Context Engineering and AI Prompting First

Strategies for engineering context and crafting effective prompts for LLM-powered applications

With a solid Markdown knowledge base in hand, the next focus is Context Engineering – designing how the AI will use the available content to answer questions. Before writing any custom backend code or setting up databases, we should prototype how prompts and contexts will work. The idea is to leverage large language models’ capabilities with our documents in the prompt as much as possible, before assuming we need complex pipelines like Retrieval-Augmented Generation (RAG). In other words, we first try to solve the problem with smart prompt design and large context windows, not with infrastructure.

Start by identifying likely user queries and required information using the expectations and UAT scenarios from the Expectations Engineering section. We can simulate Q&A interactions using a high-context LLMs (as shown below) by directly providing relevant Markdown sections in the prompt.

High-Context LLM Models

Provider	Model Name	Context Length	Best Use Case	Notes
OpenAI	`gpt-4-turbo`	128k tokens	Production-grade apps, cost-efficient LLM usage	Fast, cheaper than GPT-4 base, supports function calling and JSON
OpenAI	`gpt-4-0125-preview`	128k tokens	Structured prompts, context-rich interactions	Often used as the latest GPT-4-turbo variant
OpenAI	`gpt-3.5-turbo-16k`	16k tokens	Lightweight tasks, non-critical content retrieval	Risk of hallucination, not suitable for high-trust reasoning
Anthropic	`claude-3-opus`	200k tokens	Highest reasoning accuracy, large document Q&A	Best Claude model for long-form QA, policies, and reasoning tasks
Anthropic	`claude-3-sonnet`	200k tokens	Balanced cost-performance for production	Good accuracy, lower cost than Opus
Anthropic	`claude-3-haiku`	200k tokens	Fast, cheap, narrow-scope prompt scenarios	Great for chat and light document interactions
Anthropic	`claude-2.1`	200k tokens	Legacy support for long context	Older, less performant than Claude 3 models

👉 Tokens can get expensive, be sure to read Prompt Caching: Don’t Pay for the Same Prompt Again and Again

Essentially, treat the Markdown files as if they could be concatenated into the prompt (within token limits). Of course, we cannot always stuff entire documents if they are very large – but this exercise helps determine how much context is actually needed. For example, if users often ask about “clause 9.2” of a policy, we might prompt the model with: system message: “You are an AI assistant. Answer questions using the provided policy document,” and user message: “Clause 9.2 question” along with the text of clause 9.2 from the Markdown. This manual prompting test will show what kind of answers the model gives, and whether it uses the context properly.

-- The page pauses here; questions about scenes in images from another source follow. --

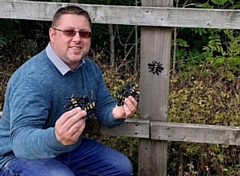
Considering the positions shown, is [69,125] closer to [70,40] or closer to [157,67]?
[70,40]

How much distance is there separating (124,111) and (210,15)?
0.81 meters

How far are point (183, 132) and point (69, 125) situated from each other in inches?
48.8

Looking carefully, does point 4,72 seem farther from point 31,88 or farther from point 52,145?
point 52,145

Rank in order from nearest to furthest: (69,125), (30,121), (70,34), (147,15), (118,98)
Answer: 1. (69,125)
2. (30,121)
3. (70,34)
4. (118,98)
5. (147,15)

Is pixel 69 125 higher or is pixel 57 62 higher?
pixel 57 62

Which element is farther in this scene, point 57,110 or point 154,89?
point 154,89

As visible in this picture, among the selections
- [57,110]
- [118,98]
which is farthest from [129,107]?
[57,110]

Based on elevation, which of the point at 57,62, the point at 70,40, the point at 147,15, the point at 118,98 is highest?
the point at 147,15

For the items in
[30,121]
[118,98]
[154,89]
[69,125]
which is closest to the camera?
[69,125]

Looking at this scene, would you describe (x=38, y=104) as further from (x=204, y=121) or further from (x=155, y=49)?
(x=204, y=121)

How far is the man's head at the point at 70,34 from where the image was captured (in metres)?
2.48

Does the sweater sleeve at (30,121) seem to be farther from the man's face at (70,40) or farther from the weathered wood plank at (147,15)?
the weathered wood plank at (147,15)

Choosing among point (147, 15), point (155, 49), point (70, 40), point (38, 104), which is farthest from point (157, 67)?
point (38, 104)

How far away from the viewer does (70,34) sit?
249cm
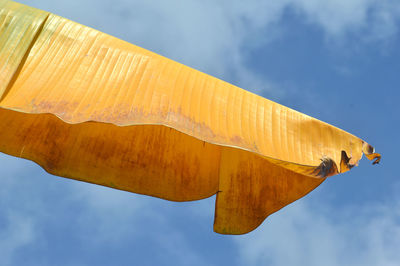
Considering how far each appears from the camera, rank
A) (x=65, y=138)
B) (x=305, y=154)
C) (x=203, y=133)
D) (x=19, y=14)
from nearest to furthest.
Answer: (x=203, y=133)
(x=305, y=154)
(x=19, y=14)
(x=65, y=138)

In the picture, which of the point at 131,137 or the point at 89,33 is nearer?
the point at 89,33

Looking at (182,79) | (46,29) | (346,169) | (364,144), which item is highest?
(46,29)

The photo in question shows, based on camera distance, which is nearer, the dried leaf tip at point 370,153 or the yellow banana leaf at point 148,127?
the yellow banana leaf at point 148,127

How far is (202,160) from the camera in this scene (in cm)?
246

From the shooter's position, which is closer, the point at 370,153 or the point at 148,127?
the point at 370,153

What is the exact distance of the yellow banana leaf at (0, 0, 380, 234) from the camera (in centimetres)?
161

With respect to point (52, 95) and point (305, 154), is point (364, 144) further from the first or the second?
point (52, 95)

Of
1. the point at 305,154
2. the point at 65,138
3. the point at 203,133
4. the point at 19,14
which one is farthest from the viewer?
the point at 65,138

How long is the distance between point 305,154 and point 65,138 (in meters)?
1.32

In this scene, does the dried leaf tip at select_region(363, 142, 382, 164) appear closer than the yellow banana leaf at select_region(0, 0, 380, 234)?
No

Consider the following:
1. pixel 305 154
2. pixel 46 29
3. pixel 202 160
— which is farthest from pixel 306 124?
pixel 46 29

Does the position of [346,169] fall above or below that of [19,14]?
below

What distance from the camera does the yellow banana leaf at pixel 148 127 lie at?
1.61 metres

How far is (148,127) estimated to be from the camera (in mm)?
2516
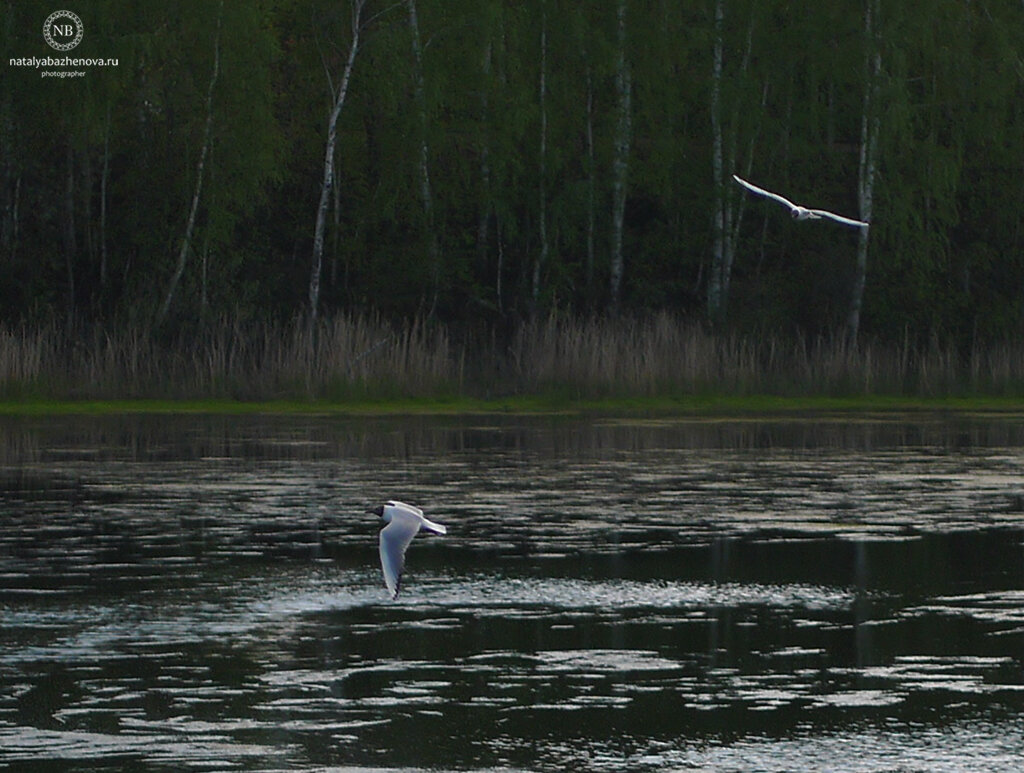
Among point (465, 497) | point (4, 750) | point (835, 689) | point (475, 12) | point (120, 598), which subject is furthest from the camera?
point (475, 12)

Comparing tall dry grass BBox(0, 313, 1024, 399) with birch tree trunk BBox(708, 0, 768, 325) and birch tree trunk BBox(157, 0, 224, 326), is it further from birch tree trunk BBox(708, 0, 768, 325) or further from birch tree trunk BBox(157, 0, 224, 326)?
birch tree trunk BBox(708, 0, 768, 325)

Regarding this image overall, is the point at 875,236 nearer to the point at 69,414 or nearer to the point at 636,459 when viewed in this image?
the point at 69,414

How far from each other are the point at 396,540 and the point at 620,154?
30928mm

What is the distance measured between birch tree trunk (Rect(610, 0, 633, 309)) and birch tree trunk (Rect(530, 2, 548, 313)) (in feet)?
4.49

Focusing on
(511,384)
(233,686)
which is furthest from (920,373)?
(233,686)

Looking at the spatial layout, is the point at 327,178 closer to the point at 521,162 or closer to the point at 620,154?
→ the point at 521,162

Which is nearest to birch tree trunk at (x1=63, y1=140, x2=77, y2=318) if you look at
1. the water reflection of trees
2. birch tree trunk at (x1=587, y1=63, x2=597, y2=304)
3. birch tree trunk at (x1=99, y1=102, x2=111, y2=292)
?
birch tree trunk at (x1=99, y1=102, x2=111, y2=292)

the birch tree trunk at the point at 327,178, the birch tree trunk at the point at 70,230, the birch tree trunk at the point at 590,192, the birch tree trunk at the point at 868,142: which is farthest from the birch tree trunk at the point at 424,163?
the birch tree trunk at the point at 868,142

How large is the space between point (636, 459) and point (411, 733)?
12.9 metres

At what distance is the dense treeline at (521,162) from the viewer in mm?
37906

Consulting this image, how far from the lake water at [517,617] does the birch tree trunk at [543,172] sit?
20786 mm

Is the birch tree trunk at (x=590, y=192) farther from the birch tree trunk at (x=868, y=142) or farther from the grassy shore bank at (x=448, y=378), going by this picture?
the grassy shore bank at (x=448, y=378)

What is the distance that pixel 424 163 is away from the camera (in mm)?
40219

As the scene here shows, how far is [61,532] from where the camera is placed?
1439 centimetres
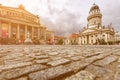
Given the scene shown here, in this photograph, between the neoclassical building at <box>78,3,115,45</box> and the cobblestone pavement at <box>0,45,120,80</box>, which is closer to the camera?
the cobblestone pavement at <box>0,45,120,80</box>

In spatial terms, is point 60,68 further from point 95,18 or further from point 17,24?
point 95,18

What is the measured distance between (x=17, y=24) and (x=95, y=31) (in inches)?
1487

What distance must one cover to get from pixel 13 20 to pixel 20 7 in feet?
37.8

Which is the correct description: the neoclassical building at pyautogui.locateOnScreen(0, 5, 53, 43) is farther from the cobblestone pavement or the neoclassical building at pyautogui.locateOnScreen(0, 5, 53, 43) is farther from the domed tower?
the cobblestone pavement

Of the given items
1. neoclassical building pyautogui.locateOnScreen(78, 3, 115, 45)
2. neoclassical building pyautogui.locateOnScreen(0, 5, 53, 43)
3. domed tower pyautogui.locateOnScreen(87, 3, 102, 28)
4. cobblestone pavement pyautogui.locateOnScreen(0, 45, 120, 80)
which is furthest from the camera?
domed tower pyautogui.locateOnScreen(87, 3, 102, 28)

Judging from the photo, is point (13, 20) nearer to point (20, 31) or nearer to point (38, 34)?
point (20, 31)

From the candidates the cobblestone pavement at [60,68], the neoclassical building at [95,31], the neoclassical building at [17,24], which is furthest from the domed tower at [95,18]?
the cobblestone pavement at [60,68]

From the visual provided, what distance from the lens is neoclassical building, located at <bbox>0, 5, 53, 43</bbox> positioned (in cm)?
3831

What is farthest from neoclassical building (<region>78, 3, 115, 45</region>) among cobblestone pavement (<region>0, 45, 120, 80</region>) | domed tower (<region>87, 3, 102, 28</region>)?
cobblestone pavement (<region>0, 45, 120, 80</region>)

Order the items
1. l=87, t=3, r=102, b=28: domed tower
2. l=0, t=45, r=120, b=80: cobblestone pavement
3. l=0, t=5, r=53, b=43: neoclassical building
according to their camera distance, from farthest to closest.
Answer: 1. l=87, t=3, r=102, b=28: domed tower
2. l=0, t=5, r=53, b=43: neoclassical building
3. l=0, t=45, r=120, b=80: cobblestone pavement

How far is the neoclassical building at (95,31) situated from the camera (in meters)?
55.0

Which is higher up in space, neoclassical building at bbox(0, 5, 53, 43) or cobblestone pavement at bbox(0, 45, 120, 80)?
neoclassical building at bbox(0, 5, 53, 43)

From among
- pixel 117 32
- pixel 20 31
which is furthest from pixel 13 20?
pixel 117 32

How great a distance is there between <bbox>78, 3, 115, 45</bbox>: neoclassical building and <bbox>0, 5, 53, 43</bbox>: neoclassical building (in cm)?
2493
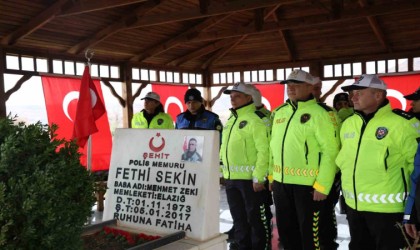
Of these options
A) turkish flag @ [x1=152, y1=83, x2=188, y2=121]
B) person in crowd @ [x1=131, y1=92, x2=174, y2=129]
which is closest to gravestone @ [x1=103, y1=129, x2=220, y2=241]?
person in crowd @ [x1=131, y1=92, x2=174, y2=129]

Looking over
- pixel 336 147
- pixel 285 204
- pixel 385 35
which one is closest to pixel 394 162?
pixel 336 147

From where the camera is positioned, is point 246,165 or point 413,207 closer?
point 413,207

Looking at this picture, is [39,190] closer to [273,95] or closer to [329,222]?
[329,222]

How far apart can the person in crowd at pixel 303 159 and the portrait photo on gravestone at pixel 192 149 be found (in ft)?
2.68

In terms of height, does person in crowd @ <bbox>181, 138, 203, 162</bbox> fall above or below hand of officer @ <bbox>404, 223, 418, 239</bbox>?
above

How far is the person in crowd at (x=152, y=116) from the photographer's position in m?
4.84

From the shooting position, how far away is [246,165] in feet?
10.8

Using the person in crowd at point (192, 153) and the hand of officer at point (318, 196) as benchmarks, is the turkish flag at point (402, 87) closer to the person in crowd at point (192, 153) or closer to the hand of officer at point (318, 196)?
the hand of officer at point (318, 196)

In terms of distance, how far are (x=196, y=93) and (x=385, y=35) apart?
515 cm

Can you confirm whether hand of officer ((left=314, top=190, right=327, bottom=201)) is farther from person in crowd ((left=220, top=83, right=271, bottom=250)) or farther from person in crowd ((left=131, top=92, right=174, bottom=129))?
person in crowd ((left=131, top=92, right=174, bottom=129))

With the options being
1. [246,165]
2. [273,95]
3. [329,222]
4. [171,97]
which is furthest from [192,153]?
[273,95]

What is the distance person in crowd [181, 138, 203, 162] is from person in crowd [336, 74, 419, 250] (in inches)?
35.4

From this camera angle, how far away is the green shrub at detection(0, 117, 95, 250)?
4.42ft

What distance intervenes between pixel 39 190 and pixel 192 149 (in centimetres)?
100
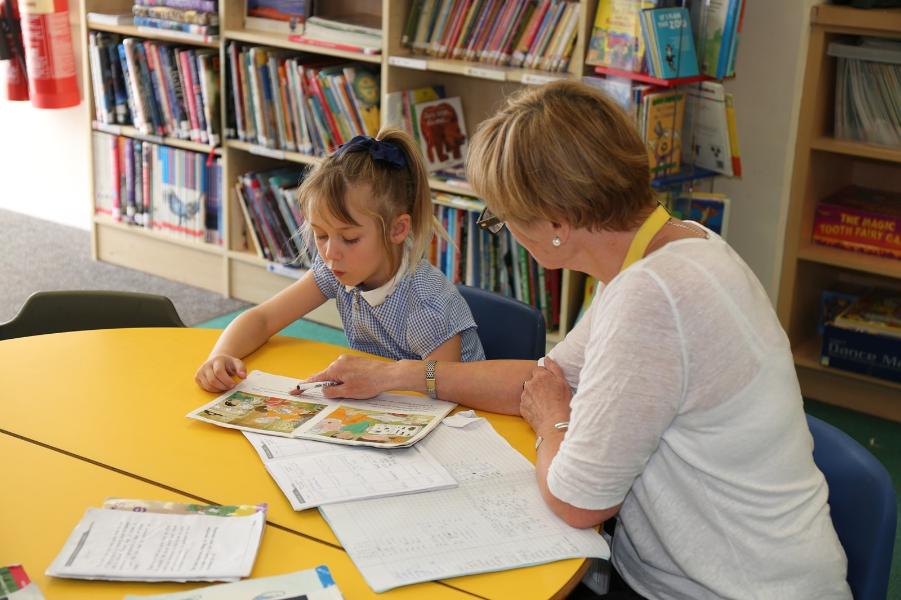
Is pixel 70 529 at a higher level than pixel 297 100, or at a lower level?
lower

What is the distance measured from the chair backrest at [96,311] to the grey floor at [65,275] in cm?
180

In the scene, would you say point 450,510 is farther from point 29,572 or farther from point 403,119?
point 403,119

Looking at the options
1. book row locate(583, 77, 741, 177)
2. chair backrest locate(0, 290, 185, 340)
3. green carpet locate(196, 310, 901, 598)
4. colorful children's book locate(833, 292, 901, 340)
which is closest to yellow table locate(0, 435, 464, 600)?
chair backrest locate(0, 290, 185, 340)

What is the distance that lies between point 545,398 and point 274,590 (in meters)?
0.59

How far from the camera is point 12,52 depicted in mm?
4652

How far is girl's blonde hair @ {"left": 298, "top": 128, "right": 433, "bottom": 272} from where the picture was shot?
2.03 metres

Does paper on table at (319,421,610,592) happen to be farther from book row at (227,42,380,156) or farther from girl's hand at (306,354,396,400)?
book row at (227,42,380,156)

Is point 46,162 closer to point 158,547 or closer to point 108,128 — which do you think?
point 108,128

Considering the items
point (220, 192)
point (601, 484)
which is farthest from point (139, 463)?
point (220, 192)

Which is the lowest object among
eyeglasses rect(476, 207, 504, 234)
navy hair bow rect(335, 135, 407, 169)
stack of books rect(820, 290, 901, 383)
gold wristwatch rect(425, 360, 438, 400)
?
stack of books rect(820, 290, 901, 383)

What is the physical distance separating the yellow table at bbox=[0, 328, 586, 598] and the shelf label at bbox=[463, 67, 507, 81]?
1541 mm

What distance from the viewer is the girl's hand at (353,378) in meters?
1.72

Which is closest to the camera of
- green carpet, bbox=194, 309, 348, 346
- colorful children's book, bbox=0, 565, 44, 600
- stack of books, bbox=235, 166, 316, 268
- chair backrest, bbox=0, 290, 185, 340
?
colorful children's book, bbox=0, 565, 44, 600

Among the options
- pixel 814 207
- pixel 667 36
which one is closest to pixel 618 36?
pixel 667 36
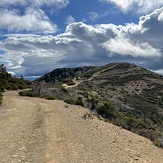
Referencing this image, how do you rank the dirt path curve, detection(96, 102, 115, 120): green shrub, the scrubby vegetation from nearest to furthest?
the dirt path curve → detection(96, 102, 115, 120): green shrub → the scrubby vegetation

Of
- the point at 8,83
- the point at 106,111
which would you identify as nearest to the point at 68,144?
the point at 106,111

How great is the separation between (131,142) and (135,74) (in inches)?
4572

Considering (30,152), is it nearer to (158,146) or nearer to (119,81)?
(158,146)

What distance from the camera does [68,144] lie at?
11.0 meters

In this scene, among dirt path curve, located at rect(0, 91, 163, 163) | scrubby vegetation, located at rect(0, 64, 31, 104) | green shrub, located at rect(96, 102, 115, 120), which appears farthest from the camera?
scrubby vegetation, located at rect(0, 64, 31, 104)

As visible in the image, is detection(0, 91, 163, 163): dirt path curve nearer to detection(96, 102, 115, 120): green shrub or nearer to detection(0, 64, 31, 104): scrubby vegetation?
detection(96, 102, 115, 120): green shrub

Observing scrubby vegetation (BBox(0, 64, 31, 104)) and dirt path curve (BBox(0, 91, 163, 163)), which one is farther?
scrubby vegetation (BBox(0, 64, 31, 104))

Design context bundles for each type of query. A context bundle is a collection of document excerpts or facts likely needed to answer a question. For instance, for an “ISO 27001 Q&A” bundle, it might include the relevant clauses’ text. For a “Customer Support Handbook Q&A” bundle, it might include the introduction plus the section on the particular topic asked. Initially, do this without any embedding search – simply manually choose the sections (as per UAT scenarios). Through these simulations, you’ll learn how the model behaves: Does it quote verbatim? Does it need additional coaxing to cite sources? Does irrelevant text confuse it? Use these insights to refine the prompt templates and guidelines. Perhaps you discover the model sometimes ignores the provided text and answers from general knowledge – then you know you’ll need to emphasize in the prompt: “Use only the provided document to answer.” Or you find that including too much text causes it to get “lost in the middle” – then you know your context windows need to be tighter or chunked differently.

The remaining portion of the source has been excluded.